Prompt: Transcribe word for word the lines spanning the line with "Considering all objects, is" through the end of the records.

Data section:
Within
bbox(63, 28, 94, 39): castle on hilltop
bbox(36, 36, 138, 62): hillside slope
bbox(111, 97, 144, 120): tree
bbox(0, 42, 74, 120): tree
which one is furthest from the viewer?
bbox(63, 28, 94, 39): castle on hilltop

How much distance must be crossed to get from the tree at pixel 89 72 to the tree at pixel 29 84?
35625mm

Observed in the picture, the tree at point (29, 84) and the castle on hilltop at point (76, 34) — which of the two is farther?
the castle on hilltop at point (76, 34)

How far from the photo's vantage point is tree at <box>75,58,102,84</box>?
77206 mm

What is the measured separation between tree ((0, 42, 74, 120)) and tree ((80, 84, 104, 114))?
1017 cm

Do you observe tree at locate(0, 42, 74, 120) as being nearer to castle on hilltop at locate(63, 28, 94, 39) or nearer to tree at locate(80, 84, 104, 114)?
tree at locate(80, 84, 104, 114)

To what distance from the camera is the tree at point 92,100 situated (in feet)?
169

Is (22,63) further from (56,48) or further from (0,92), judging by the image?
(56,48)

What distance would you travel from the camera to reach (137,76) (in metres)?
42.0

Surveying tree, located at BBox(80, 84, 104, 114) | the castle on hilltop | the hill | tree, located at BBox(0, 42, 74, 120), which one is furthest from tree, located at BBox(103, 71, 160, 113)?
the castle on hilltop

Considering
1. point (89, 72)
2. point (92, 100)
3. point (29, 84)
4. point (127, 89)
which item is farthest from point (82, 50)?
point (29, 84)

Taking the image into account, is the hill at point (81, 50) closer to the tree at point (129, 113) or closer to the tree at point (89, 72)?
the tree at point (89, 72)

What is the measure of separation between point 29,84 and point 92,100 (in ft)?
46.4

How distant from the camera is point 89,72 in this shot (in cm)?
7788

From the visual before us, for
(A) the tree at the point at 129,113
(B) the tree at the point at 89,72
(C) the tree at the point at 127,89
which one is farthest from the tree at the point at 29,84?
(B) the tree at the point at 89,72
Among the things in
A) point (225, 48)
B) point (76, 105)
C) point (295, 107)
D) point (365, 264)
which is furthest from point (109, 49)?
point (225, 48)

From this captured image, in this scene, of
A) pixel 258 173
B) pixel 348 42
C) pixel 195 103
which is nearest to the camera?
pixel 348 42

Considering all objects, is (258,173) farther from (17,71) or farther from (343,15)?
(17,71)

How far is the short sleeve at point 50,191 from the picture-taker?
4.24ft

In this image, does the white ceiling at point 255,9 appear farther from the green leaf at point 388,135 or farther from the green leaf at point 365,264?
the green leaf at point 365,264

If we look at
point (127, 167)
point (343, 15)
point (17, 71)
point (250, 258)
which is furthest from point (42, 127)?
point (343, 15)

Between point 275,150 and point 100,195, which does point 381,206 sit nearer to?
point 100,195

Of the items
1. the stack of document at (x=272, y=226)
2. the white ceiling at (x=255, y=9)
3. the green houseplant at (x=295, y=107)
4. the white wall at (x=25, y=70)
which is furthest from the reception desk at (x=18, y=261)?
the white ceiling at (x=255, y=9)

Reply:
Considering all objects, is (258,173) farther from (17,71) or farther from (343,15)?
(17,71)

How far is the short sleeve at point 50,191 from the picture-taker?
4.24ft

In this image, does the white ceiling at point 255,9 appear farther from the green leaf at point 388,135 or farther from the green leaf at point 365,264?
the green leaf at point 365,264

If we look at
point (127, 167)
point (343, 15)
point (17, 71)
point (250, 258)
which is furthest from point (42, 127)?
point (343, 15)

Between point 275,150 and point 100,195, which does point 381,206 sit nearer to?
point 100,195

Of the items
1. the stack of document at (x=272, y=226)
2. the white ceiling at (x=255, y=9)
3. the green houseplant at (x=295, y=107)
4. the white wall at (x=25, y=70)
which is furthest from the reception desk at (x=18, y=261)?
the white ceiling at (x=255, y=9)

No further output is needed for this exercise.